Our analysis showed that a very small number of fungal OTUs (5.5%) is shared between marine and freshwater ecosystems while up to 23% of the OTUs were shared between lakes and rivers. This confirms the data of Panzer et al. (2015) showing that freshwater fungal community structure differed significantly from all other habitats and of Logares et al. (2009) showing that fungi usually group into distinct marine and freshwater phylogenetic clusters. Molecular results from SSU rRNA and ITS1 region analyses also support the idea of a transition in fungal community structure along a salinity gradient (Burgaud et al., 2013). Until recently, marine fungi showed low diversity and abundance especially in the photic zone. However HTS has suggested that marine ecosystems contain more fungal diversity than previously thought (Richards et al., 2015). For example, Livermore & Mattes (2013) found evidence of considerable Cryptomycota diversity at the marine surface and Richards et al. (2015) showed that marine fungi include a large number of chytrid that had not been described before.

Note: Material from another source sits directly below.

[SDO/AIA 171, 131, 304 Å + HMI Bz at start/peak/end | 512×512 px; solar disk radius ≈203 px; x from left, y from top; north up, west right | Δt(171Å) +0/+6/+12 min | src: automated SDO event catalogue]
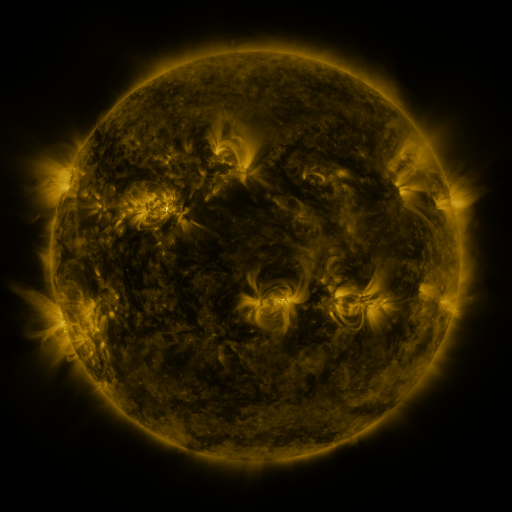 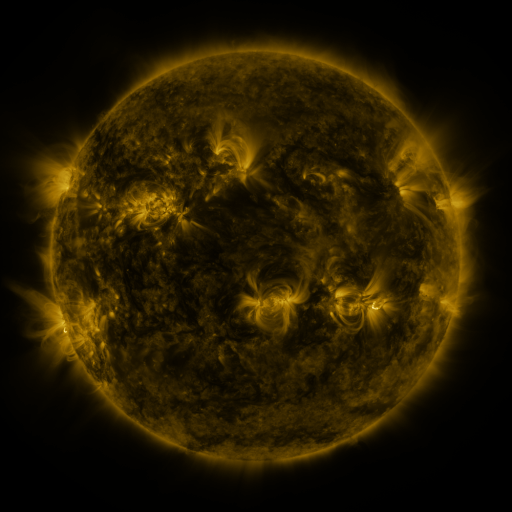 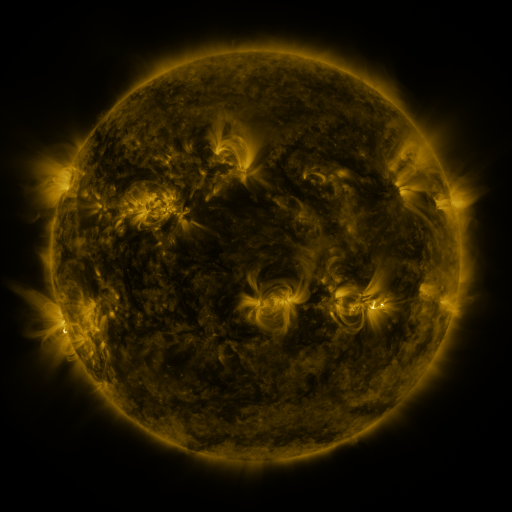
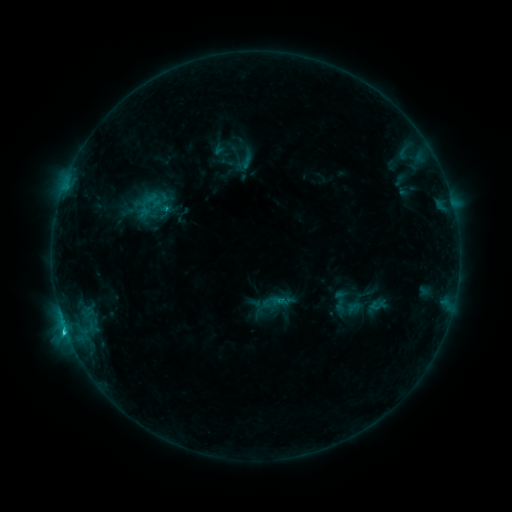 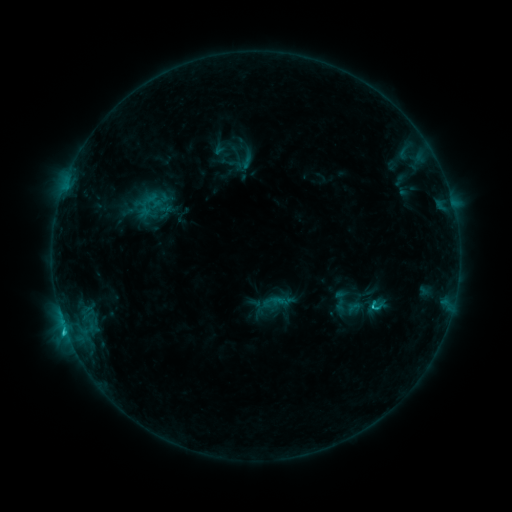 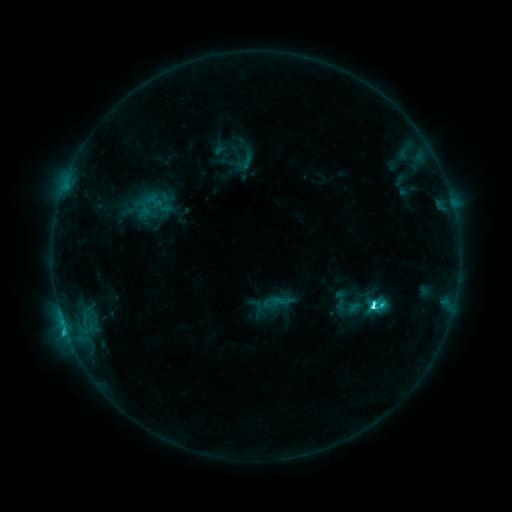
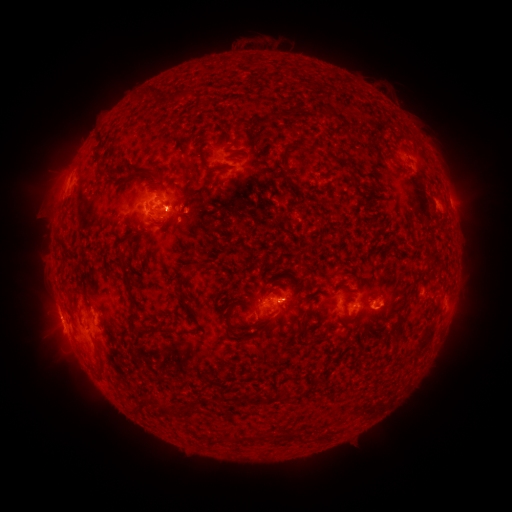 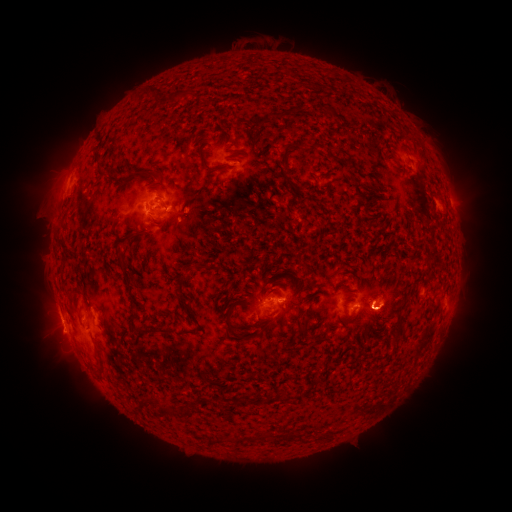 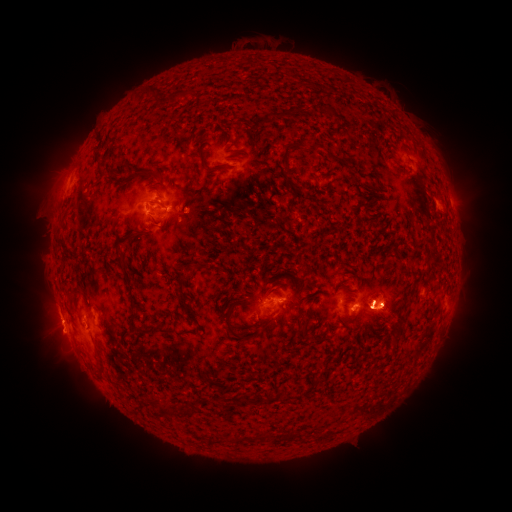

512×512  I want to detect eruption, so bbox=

This study represents the first in-depth inventory of published 18S rRNA gene sequence data on freshwater fungi and also adds some new data regarding potential activity of fungi in freshwater lakes. However, our knowledge on this phylogenetic group remains very limited. This is partly due to methodological limitations such as inaccurate methods for fungal morphological identification, non-specific molecular markers and to the lack of well-represented reference databases. We are indeed currently limited by the low representation of functional genes in the databases as well as the lack of sequenced fungal genomes, which prevent the exploration of the metabolic capacities of aquatic fungi through metagenomic and metatranscriptomic studies for instance, even though ongoing projects will likely reverse this bias such as the 1000 Fungal Genomes Project (Grigoriev et al., 2014). Our study highlights the need to increase the sampling effort at a global scale by conducting surveys in the most diverse set of aquatic ecosystems as possible, by exploring the diverse putative habitats (e.g., immerged plants, aquatic vertebrates, littoral, sediments, pelagic) as well as increasing the resolution of the fungal diversity by realizing temporal surveys at the scale of single ecosystems. For example, Wurzbacher et al. (2016) discovered a high biodiversity of fungi and a large number of ecological niches in a single lake. They also showed that the sediment and biofilms are hotspots of aquatic fungal diversity. Moreover, a large part of this fungal diversity seems to be active in lacustrine ecosystems (Debroas, Hugoni & Domaizon, 2015; Lepère et al., 2016). Furthermore, considering that only 1112 species of marine fungi have been described while 71% of the planet is covered by marine water (Jones et al., 2015), it is very likely that the global fungal diversity is greatly underestimated in aquatic systems.